Nicht das Netz wurde Literatur. Vielmehr wurde das Netz zu einem der Räume, in denen Literatur entsteht, zirkuliert, kommentiert, verändert, gespeichert und wieder vergessen wird. Die eigentliche Veränderung lag deshalb weniger in einer neuen literarischen Gattung als in einer neuen Existenzweise von Text. Texte konnten plötzlich miteinander verbunden, jederzeit verändert, kopiert, kommentiert und auf andere Texte bezogen werden. Autor, Leser, Archiv und Öffentlichkeit gerieten in Konstellationen, für die das klassische Modell von Manuskript, Verlag, Buch und Rezensent nur noch teilweise taugte.
Gerade die verschwundenen Projekte jener Jahre erzählen davon inzwischen vielleicht mehr als die erhalten gebliebenen.
Viele der Seiten, auf die meine damalige Linksammlung verwies, existieren nicht mehr. Andere führen heute irgendwohin, nur nicht mehr dorthin, wohin sie einmal führten. Ganze Plattformen sind verschwunden, technische Formate unlesbar geworden, private Homepages aufgegeben und digitale Avantgarden von der nächsten technischen Generation überholt worden.
Das ist keine Besonderheit der Literatur. Es gehört zur eigentümlichen Gedächtnisstruktur des Netzes. Ein Medium, dem man zunächst eine nahezu unbegrenzte Speicherfähigkeit zuschrieb, erwies sich zugleich als außerordentlich vergesslich.
Die frühen Jahre der Netzliteratur bleiben deshalb interessant – weniger als Vorgeschichte einer neuen literarischen Gattung denn als Moment, in dem erstmals sichtbar wurde, dass Digitalisierung nicht einfach einen weiteren Publikationskanal eröffnet. Sie verändert die Bedingungen, unter denen Texte überhaupt vorhanden sind.

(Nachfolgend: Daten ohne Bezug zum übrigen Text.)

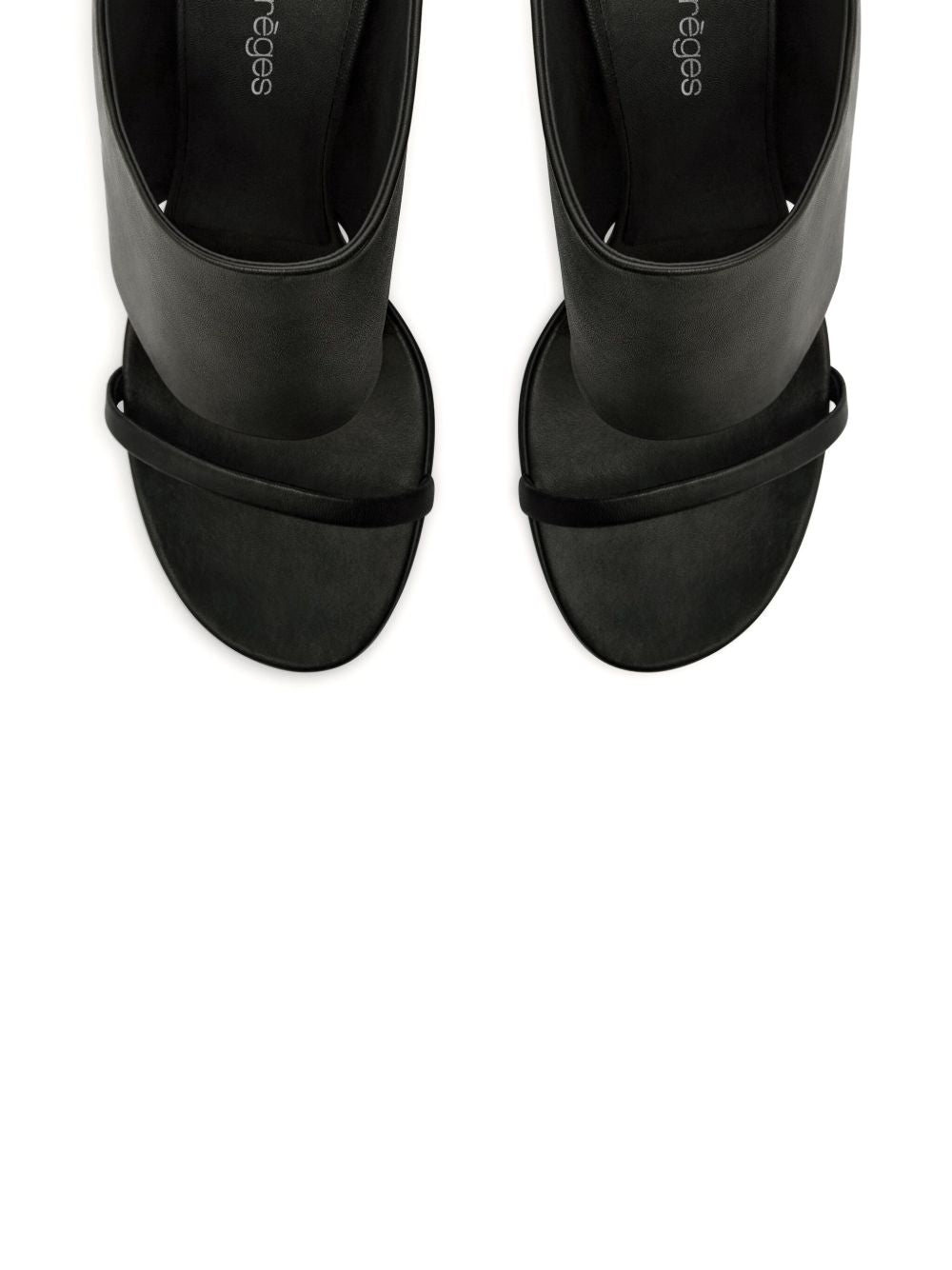 Wedge Heel Sandals
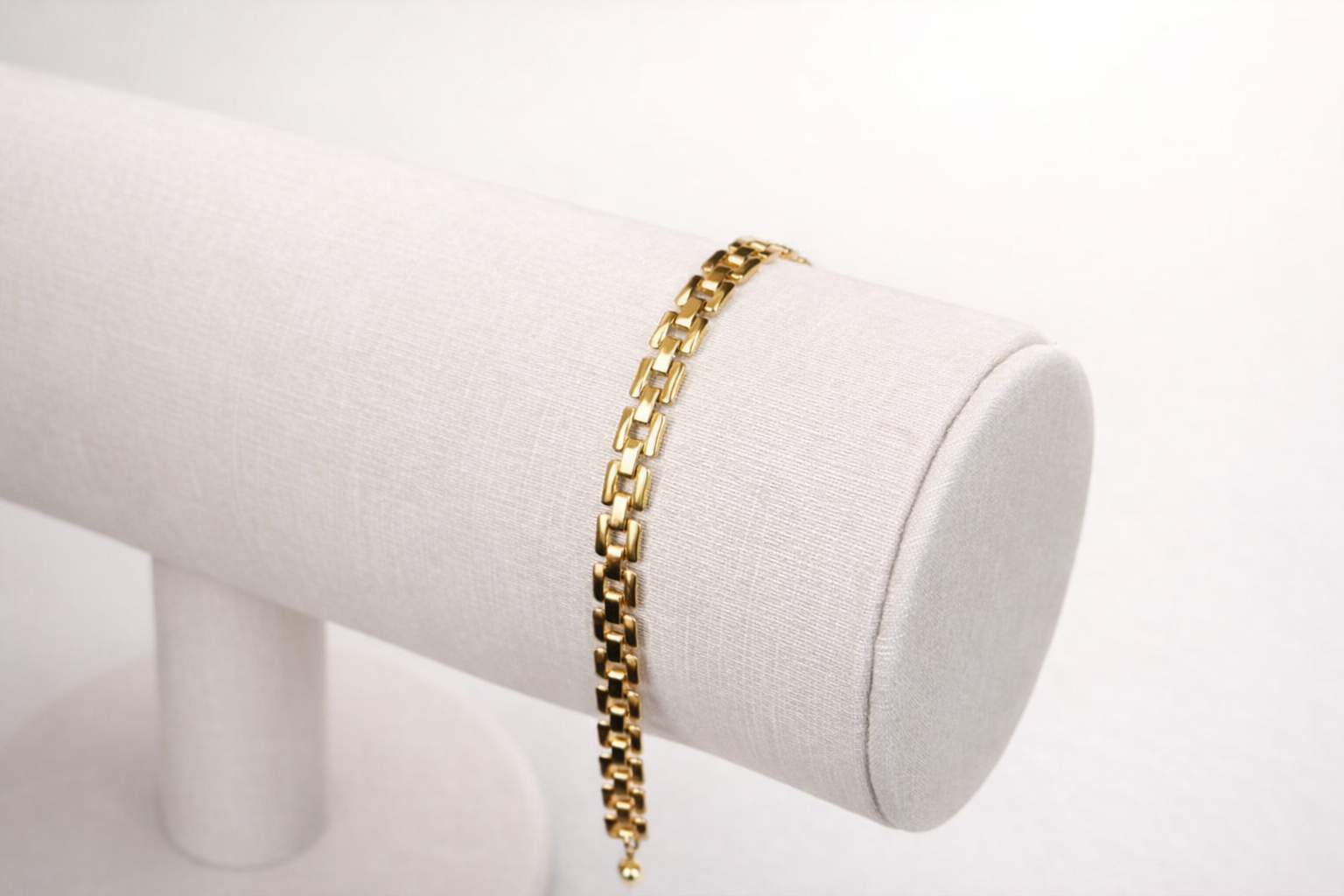 Bracelete Elo Clássico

Hypertext, Netzliteratur und die zahllosen experimentellen Projekte um das Jahr 2000 erscheinen aus heutiger Sicht manchmal technisch naiv und ästhetisch sonderbar. Manche waren es vermutlich auch. Aber in ihrer Euphorie und ihrem gelegentlichen Größenwahn kündigten sie Fragen an, die keineswegs verschwunden sind.
Wer schreibt? Wer liest? Wem gehört ein Text? Wann ist er abgeschlossen? Was bedeutet Originalität, wenn jedes Zeichen kopierbar ist? Was geschieht mit Autorschaft, wenn Texte miteinander reagieren oder von Maschinen erzeugt werden?

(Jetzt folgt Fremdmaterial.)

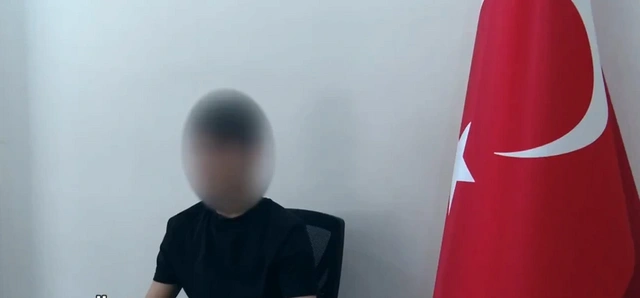 MSB çocuk yaştaki teröristlerin itiraflarını paylaştı: PKK/YPG'nin karanlık yüzü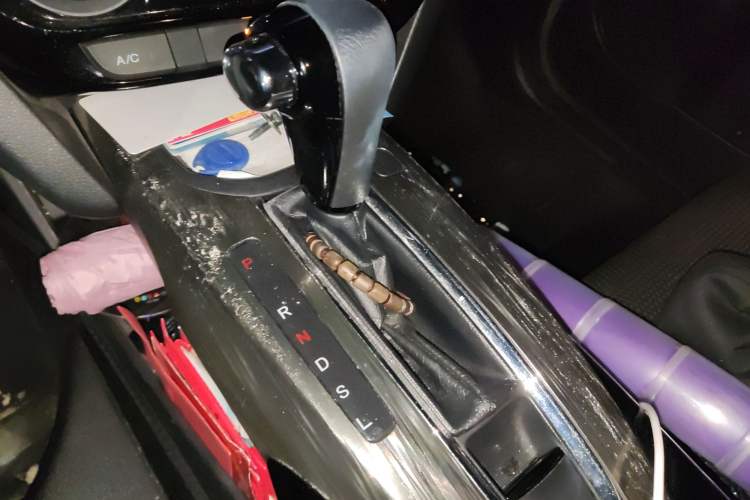 Used Honda XR-V 2017 1.5L LXi CVT Classic Edition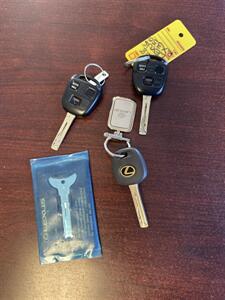 2008 Lexus RX 350  AWD- w/Navigation and Back up Camera - Photo 33 - San Diego, CA 92111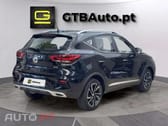 MG ZS 1.0 Luxury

Um das Jahr 2000 stellte man diese Fragen angesichts von Hypertext und Internetforen.
Heute stellen sie sich erneut – unter anderen technischen Bedingungen und mit erheblich größerer Konsequenz.
Die alte Linkliste dieser Seite bleibt deshalb allenfalls noch als digitales Fundstück interessant. Als Verzeichnis ist sie überholt. Als Spur einer kurzen Phase, in der man glaubte, gerade einer neuen Literatur beim Entstehen zuzusehen, hat sie vielleicht noch einen gewissen Wert.
Aus dem Netzarchiv
Die ursprüngliche Fassung dieser Seite entstand um 2000/2001 und versammelte eine umfangreiche Sammlung von Links zu Autoren, Netzliteratur, Hypertextprojekten, digitalen Zeitschriften und literarischen Experimenten jener Jahre.
Viele dieser Seiten sind inzwischen verschwunden, umgezogen oder technisch nicht mehr erreichbar. Die Sammlung wird deshalb nicht mehr als aktuelles Verzeichnis geführt. Gerade in ihrer Vergänglichkeit ist sie jedoch ein kleines Dokument der frühen literarischen Netzkultur.